Requests
1/ Answer these questions about the blog post titled "I'm Always Angry":
(a) Whose book is the post covering?
(b) According to the friend, what will people be in the latter days?
(c) Which two verses does the friend cite?
2/ Rewrite everything in the blog post titled "I'm Always Angry" from "A good friend" down to "break from me.", with "letter" in place of "email".
3/ Extend the blog post titled "I'm Always Angry" past the last sentence it shows.

Extract to read
I’m Always Angry

A good friend corresponds with me through email with words incredibly applicable that I feel is worthwhile moving forward in this coverage of Brant Hanson’s “Unoff-end-able.” Consider it a break from me.

My friend writes, “I read your post today and it inspired me to do a little reading. It appears to me that Paul in 1&2 Timothy draws a distinct line between quarreling over meaningless babble and lovingly and gently rebuking or correcting an improper spiritual matter. He tells us to have nothing to do with foolish controversies but be greatly concerned with spiritual matters. He says in the latter days people will be lovers of self and money, arrogant, abusive, disobedient, etc. but he simply says to avoid them. He says the way to avoid such controversies and quarreling is by praying and training ourselves by becoming acquainted with Gods word. 1Tim 2:8 / 2Tim 3:14. Well that’s my 1 cent worth, I don’t know how all those comments work and I have reservations putting any of my thoughts out for the world to see.

Dataset excerpt
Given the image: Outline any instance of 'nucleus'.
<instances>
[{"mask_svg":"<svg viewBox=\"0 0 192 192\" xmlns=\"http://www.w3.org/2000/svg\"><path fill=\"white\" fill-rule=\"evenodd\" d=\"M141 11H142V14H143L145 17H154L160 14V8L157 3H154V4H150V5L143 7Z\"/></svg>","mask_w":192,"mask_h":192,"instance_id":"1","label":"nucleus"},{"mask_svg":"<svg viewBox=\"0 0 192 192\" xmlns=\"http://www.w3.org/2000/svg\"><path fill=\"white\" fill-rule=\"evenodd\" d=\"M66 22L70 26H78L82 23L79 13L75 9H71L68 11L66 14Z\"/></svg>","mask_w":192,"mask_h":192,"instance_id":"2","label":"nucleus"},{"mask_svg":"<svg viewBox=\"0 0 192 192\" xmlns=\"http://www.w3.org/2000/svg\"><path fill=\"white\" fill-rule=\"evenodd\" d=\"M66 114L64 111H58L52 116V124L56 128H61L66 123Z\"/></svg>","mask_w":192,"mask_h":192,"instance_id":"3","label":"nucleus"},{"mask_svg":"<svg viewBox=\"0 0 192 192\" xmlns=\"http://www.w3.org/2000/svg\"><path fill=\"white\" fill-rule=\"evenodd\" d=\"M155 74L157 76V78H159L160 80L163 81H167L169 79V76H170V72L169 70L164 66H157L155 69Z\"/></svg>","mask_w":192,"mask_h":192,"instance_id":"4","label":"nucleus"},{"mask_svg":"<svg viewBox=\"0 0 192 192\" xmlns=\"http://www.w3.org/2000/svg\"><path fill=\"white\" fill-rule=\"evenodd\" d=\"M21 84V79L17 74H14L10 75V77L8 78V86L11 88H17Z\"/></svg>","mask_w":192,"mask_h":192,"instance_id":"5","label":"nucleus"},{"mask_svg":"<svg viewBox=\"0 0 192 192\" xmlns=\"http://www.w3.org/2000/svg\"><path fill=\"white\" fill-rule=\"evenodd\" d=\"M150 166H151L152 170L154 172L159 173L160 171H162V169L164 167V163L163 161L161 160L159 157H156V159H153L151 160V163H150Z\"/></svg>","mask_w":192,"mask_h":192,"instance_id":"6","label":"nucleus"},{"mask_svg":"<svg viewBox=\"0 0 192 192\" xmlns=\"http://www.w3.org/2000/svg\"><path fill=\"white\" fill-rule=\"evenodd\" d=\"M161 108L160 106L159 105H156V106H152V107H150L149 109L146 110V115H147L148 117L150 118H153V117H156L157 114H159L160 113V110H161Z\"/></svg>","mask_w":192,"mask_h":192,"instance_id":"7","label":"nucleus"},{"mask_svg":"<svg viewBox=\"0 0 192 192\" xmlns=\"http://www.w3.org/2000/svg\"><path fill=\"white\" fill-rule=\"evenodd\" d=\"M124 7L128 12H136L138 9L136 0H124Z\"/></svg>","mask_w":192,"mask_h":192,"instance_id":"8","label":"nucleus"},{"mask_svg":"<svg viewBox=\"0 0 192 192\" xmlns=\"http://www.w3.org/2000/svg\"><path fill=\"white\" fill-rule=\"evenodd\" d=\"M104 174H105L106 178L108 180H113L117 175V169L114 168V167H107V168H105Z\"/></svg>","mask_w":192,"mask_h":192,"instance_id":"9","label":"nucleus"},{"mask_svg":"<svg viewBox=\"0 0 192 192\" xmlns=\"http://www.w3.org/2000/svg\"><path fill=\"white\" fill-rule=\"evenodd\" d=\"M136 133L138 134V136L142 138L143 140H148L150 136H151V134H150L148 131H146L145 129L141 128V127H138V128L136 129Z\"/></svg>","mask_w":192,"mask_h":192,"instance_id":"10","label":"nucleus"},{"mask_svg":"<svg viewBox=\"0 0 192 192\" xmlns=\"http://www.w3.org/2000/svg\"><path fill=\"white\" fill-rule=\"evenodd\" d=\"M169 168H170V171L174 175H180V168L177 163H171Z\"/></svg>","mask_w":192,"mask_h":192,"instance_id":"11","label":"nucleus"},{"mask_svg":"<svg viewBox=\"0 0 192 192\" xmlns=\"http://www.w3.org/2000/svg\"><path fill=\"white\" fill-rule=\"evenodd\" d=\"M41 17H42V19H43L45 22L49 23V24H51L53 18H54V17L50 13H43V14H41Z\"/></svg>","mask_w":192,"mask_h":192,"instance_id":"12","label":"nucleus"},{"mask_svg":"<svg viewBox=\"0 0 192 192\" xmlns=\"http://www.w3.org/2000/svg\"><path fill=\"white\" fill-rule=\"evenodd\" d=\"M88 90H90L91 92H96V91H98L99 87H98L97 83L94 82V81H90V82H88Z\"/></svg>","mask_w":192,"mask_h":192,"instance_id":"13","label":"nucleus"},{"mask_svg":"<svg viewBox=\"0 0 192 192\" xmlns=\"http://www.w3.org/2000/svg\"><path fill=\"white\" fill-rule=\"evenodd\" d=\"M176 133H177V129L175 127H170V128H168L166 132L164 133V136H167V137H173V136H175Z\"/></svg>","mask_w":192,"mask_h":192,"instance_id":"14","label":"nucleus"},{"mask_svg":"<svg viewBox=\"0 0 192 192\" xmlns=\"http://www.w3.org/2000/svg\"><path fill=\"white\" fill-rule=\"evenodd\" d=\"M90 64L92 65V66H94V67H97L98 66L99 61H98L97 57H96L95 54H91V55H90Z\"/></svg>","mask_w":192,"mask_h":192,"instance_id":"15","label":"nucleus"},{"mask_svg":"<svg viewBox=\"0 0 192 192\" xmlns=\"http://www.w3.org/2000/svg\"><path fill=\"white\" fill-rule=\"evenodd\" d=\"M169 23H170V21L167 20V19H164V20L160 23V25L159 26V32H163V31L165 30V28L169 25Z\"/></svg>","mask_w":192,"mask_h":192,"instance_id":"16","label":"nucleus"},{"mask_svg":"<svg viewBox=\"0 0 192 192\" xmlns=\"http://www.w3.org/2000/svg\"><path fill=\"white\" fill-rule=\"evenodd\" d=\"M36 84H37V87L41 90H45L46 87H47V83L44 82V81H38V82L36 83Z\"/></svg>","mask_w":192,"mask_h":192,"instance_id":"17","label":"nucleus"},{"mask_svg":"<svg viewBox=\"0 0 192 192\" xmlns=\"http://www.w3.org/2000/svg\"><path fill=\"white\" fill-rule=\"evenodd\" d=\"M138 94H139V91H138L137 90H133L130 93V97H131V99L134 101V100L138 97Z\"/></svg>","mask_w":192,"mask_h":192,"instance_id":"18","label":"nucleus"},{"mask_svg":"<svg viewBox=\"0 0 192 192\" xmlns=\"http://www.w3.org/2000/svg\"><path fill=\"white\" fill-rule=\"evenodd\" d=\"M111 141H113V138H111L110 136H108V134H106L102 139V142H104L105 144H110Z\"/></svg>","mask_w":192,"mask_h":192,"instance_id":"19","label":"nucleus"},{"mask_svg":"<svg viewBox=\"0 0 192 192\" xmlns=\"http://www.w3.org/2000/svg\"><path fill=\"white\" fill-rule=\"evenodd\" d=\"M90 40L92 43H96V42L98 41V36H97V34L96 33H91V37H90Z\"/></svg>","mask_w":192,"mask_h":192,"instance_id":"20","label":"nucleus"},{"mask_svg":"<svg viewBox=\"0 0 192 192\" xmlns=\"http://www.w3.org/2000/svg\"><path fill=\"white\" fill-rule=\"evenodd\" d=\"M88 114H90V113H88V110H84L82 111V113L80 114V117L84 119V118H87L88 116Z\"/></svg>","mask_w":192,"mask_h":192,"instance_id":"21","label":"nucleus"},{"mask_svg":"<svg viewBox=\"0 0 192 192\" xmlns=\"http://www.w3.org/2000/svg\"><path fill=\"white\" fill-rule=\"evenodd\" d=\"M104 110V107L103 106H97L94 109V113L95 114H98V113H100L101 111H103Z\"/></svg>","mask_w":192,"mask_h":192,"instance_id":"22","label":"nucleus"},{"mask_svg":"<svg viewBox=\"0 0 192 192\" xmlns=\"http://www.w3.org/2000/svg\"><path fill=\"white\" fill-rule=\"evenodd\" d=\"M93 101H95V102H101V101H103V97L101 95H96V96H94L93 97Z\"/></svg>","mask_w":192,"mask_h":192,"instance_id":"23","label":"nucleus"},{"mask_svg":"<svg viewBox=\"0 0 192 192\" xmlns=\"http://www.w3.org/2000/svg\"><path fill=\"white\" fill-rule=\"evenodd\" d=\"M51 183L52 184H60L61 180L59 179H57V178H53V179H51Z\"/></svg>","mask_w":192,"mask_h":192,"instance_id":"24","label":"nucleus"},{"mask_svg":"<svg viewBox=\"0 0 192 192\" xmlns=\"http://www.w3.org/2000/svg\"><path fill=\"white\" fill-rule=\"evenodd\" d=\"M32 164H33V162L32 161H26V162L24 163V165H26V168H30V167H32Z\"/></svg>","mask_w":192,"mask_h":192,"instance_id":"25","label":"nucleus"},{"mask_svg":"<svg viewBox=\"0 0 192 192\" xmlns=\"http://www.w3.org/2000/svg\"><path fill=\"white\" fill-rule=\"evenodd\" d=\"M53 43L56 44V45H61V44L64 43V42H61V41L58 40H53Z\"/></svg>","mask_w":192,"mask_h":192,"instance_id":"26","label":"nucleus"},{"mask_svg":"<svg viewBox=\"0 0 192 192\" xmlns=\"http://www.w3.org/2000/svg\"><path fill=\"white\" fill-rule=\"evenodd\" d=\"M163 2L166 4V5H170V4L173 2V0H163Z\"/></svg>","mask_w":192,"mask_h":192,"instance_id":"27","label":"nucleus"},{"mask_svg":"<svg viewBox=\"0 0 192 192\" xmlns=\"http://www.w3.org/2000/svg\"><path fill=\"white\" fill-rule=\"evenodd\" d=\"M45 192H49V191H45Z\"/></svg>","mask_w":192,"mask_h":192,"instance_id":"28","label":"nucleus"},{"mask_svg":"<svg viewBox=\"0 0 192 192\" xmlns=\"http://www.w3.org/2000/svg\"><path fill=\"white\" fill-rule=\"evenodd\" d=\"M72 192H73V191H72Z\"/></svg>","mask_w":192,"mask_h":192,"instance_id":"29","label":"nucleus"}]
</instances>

Responses in order
1/
(a) Brant Hanson's "Unoff-end-able."
(b) Lovers of self and money, arrogant, abusive, and disobedient.
(c) 1Tim 2:8 and 2Tim 3:14.

2/
A good friend corresponds with me through letter with words incredibly applicable that I feel is worthwhile moving forward in this coverage of Brant Hanson’s “Unoff-end-able.” Consider it a break from me.

3/
BTW as I was listening to my phone app narrate these words of wisdom to me, a couple of folks ran a red light in front of me and I commenced to saying mean things and even tooted my horn to let them know I was angry. Then I quickly started listening again, I got about 1/4 mile and I had to stop the narrator and laugh out loud at myself and remind myself of what I was listening to…need more prayer and training.”

With permission, he allowed me to present these words of his here, and in all honesty, it is a great privilege to do so because if you knew this man as I know him, you would know him as a great reflection of Jesus in this world. He serves the body of Christ; consistently. His meekness and gentleness flows from his words and actions. Yet, as another praiseworthy note, his honesty allows him to share that he deals with the very same problem I contend with daily… being offended. Becoming angry.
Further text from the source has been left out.